Se dice que Cristopher Marlowe, inaugurador del mito de Fausto,
habría muerto en alguna hostería, allá por
1593, por haber discutido sobre la cuenta. Este deceso acaso tenga
poco de épico, pero recuerda que aquel que porta armas
las tiene para matar o morir por ellas. En el siglo XVI era también
cosa de escritores manejar espadas, o dirigir asaltos militares.
Así Garcilaso de la Vega, poeta melancólico, murió
tratando de tomar una posición enemiga; y si bien cualquier
defunción en combate debería contener algo de heroico,
poco de heroico retenemos en estos escritores.
Dicho de otro modo, faltaba
el fetiche de las biografías
literarias, género que impusieran Las vidas de los poetas
ingleses, del Dr. Johnson en el siglo XVIII y que al mismo
Johnson le practicara James Boswell (Life
of Samuel Johnson LL.D.)
en 1791. Para el precursor, el metier del biógrafo consistía
en proveer detalles minuciosos de la vida diaria, porque, según
su parecer, en esos pequeños detalles se recreaba el "carácter
vivo" del biografiado.
Es probable que el éxito de estas obras haya instigado
un malentendido que tuvo en un lector
de la época, Lord Byron, su mayor promotor. A diferencia
de un soldado como Garcilaso, que enmascaraba cualquier dato personal
entre ganadería y verduras apacibles, Byron decidió
que su propia biografía, transpuesta en versos, era el único
sujeto digno de su obra. Si
escribía Don Juan, era porque él era donjuanesco,
y diabólico, o el público debía encontrar
un poeta retumbante en ese "oscuro egoísta" del
Childe Harold.
La clave para entender la
poesía estaba por entonces en la biografía, y la
vida del biografiado, por tanto, era un aparato heroico. Por lo
tanto, había que realizar hazañas para que luego
éstas fueran a desembocar en libros. Se trataba, nadie
lo ignora, de ser Aquiles y Homero a
la vez, renquear como el señor Satanás (pero sin ser El diablo cojuelo) y
morir peleando por Grecia para que el Boswell de turno recogiese
aquello que la parca lo podía dejar sin anotar.

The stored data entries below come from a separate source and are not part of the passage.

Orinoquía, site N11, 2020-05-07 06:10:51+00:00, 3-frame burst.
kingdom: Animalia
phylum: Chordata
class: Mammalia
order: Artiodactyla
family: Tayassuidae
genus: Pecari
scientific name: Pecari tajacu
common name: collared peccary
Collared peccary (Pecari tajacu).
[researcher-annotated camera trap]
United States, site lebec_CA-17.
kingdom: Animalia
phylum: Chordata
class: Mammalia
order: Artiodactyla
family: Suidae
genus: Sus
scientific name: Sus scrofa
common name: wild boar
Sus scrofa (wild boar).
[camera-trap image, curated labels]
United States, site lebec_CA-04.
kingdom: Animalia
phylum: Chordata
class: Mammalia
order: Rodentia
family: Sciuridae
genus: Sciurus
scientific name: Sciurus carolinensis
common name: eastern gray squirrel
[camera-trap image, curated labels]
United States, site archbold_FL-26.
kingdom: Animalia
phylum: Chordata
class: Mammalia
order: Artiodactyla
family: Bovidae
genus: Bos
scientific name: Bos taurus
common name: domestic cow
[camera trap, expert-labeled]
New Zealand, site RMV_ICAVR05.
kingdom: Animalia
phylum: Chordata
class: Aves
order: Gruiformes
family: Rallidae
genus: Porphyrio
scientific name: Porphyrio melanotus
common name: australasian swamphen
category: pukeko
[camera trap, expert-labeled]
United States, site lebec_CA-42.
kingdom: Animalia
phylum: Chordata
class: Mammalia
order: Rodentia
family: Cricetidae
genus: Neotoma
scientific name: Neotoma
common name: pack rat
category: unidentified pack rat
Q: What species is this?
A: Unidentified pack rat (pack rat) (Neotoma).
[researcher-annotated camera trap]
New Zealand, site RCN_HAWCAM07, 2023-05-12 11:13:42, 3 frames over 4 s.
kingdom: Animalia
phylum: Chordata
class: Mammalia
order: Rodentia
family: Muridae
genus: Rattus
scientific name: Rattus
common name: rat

Si bien no eran demasiados
los que pudieran cruzar, como Byron, a nado el Bósforo,
pronto fueron muchos los que, porque se creían héroes
y pensaban que no había distinción posible entre
la letra y los latidos del corazón, en vez de obras conclusas
prefirieron los fragmentos, porque esos párrafos -que hoy
nos resultan insulsos- eran la clave grandilocuente que había
que recoger de sus almitas tormentosas.
En lo estrictamente literario, el gesto megalómano del
lord que reclama un biógrafo en cada verso infectó
casi sin remedio a las letras; hizo concebir que hay algo más
que el simple escribir, que
la cifra de un alma está en cada palabra y que es menester,
por ejemplo, leer en un poema desgarrado que el escritor, cuando
menos, padecía almorranas. Incluso aquellos que, como Nicanor
Parra en su antipoesía ("Yo
le dije al Ché que Bolivia no"), fingen burlarse terminan ratificando esa
grandilocuencia. Siguen creyendo que lo medular es afirmar que
"soy yo quien escribe", sin resignarse a que yo es anecdótico.
Demasiado ego para tanta letra
muerta; sería más aconsejable que se contentaran
con algo más frugal: "esto fue escrito, poco importa
por quién, y está ahí para aquel que lee".